O hiato de 20 anos até a retomada da Mostra, para ele, é consequência de um velho estigma que paira sobre o teatro de rua, por vezes considerado uma arte "menor", o que pode ter acarretado a falta de interesse do poder público em priorizar o evento no calendário cultural da cidade ao longo das últimas duas décadas. Os coletivos teatrais nunca desistiram de voltar a ocupar as ruas sob esse pretexto, mas esbarraram até então na dita "falta de recursos".
— Para muitas pessoas, o teatro de rua é um fazer teatral menor. Nós não acreditamos nisso. Não precisamos de sala para atingir a população, atingimos a todos independentemente da classe social e do lugar. Esta é a diferença. Por mais que haja um espetáculo de graça no Theatro São Pedro, por exemplo, grande parte das pessoas não irá, porque é um local já marcado como pertencente a um determinado estrato social. Mas quando tu fazes um espetáculo na rua, todas as pessoas se sentem convidadas a participar — reflete Hamilton.
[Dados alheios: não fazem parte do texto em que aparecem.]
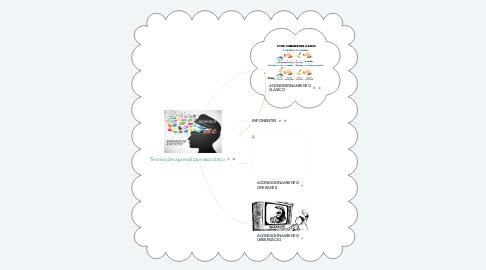 Mind Map: Teorías del aprendizaje asociativo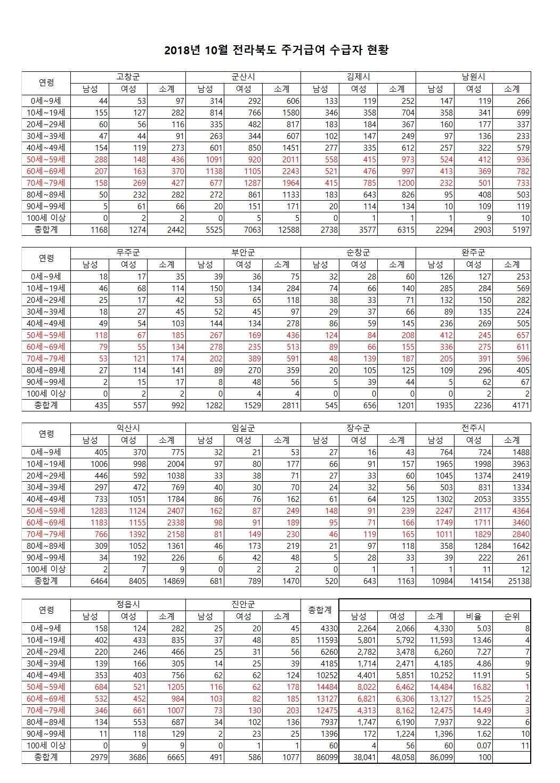 201810_전북(시군별)주거급여 수급자수(중복허용)a.jpg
A edição que marca o retorno do evento é viabilizada por um conjunto de emendas parlamentares propostas pelos vereadores Daiana Santos, Leonel Radde, Karen Santos, Matheus Gomes, Pedro Ruas e Roberto Robaina a partir do apelo dos coletivos teatrais. Para Jessé Oliveira, um dos fundadores do grupo de teatro negro Caixa-Preta e coordenador de Artes Cênicas da Secretaria de Cultura e Economia Criativa de Porto Alegre, é fundamental que esse tipo de recurso seja destinado à cultura.
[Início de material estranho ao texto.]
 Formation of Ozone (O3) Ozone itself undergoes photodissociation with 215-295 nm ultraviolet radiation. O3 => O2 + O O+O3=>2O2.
— Seria interessante que cada vez mais parlamentares tivessem essa sensibilidade. Recurso indo para a cultura é sempre um investimento no pensamento humano — diz.
Com a verba garantida, coube ao trio de coordenadores e à comissão de curadoria da Mostra, formada por Breno Ketzer, Maira Coelho, Marcelo de Paula e Michele Rolim, pensar a programação que circulará pelas ruas da cidade durante os oito dias do evento. Serão 19 espetáculos no total, apresentados pelos grupos Coletivo Teatro da Crueldade, De Pernas pro Ar, Levanta Favela, Oigalê, Ói Nóis Aqui Traveiz, Ritornelo, TIA e Usina do Trabalho do Ator, além da atriz amazonense Raquel Kubeo e do ator e diretor Cacá Sena.
Os grupos e artistas apresentarão seus trabalhos na região central — com destaque para a Praça da Alfândega, que receberá oito espetáculos —, mas não somente nela. Bairros como Bom Jesus, Lomba do Pinheiro, Humaitá e Restinga, na periferia da cidade, também receberão espetáculos. É uma característica que acompanha a Mostra de Teatro de Rua desde a sua gênese, conforme Tânia:
— O nosso entendimento sempre foi de que ela deve sim acontecer nos parques centrais, mas principalmente na periferia da cidade. É um trabalho que quer descentralizar o acesso ao teatro e garantir que a cidade se relacione com essa arte de uma forma mais democrática.
Para Jessé Oliveira, que também tem trajetória no teatro de rua, ir ao encontro da população fora dos circuitos hegemônicos é algo intrínseco ao próprio fazer artístico da modalidade teatral.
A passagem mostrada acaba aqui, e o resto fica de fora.